(Data excerpts)
------------------------------------------------
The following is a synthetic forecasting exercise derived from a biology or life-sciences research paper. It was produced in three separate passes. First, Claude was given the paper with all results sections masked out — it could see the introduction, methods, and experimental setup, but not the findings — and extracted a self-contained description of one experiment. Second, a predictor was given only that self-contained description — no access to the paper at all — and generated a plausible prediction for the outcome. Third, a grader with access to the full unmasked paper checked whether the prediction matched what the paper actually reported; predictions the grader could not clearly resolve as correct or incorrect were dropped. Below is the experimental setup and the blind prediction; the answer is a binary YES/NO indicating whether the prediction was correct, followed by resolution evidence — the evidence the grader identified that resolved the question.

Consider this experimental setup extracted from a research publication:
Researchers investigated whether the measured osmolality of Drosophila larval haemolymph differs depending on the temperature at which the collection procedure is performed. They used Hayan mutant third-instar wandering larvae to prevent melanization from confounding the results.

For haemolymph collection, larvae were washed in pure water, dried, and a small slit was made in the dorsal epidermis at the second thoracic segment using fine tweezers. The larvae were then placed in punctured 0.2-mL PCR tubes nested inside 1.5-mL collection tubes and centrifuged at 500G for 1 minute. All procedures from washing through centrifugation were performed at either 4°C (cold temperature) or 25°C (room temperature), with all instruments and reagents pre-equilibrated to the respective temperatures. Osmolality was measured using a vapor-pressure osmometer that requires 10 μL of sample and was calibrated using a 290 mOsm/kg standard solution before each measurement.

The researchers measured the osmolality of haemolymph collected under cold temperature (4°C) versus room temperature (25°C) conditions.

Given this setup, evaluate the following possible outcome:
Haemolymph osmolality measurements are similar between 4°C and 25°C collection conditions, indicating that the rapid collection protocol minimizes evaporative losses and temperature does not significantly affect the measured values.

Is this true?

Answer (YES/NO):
------------------------------------------------
● **PROBLEM DESCRIPTION**
In the entries above, find lines with "cold" and copy each.

● **THE COMPLETED TASK**
For haemolymph collection, larvae were washed in pure water, dried, and a small slit was made in the dorsal epidermis at the second thoracic segment using fine tweezers. The larvae were then placed in punctured 0.2-mL PCR tubes nested inside 1.5-mL collection tubes and centrifuged at 500G for 1 minute. All procedures from washing through centrifugation were performed at either 4°C (cold temperature) or 25°C (room temperature), with all instruments and reagents pre-equilibrated to the respective temperatures. Osmolality was measured using a vapor-pressure osmometer that requires 10 μL of sample and was calibrated using a 290 mOsm/kg standard solution before each measurement.
The researchers measured the osmolality of haemolymph collected under cold temperature (4°C) versus room temperature (25°C) conditions.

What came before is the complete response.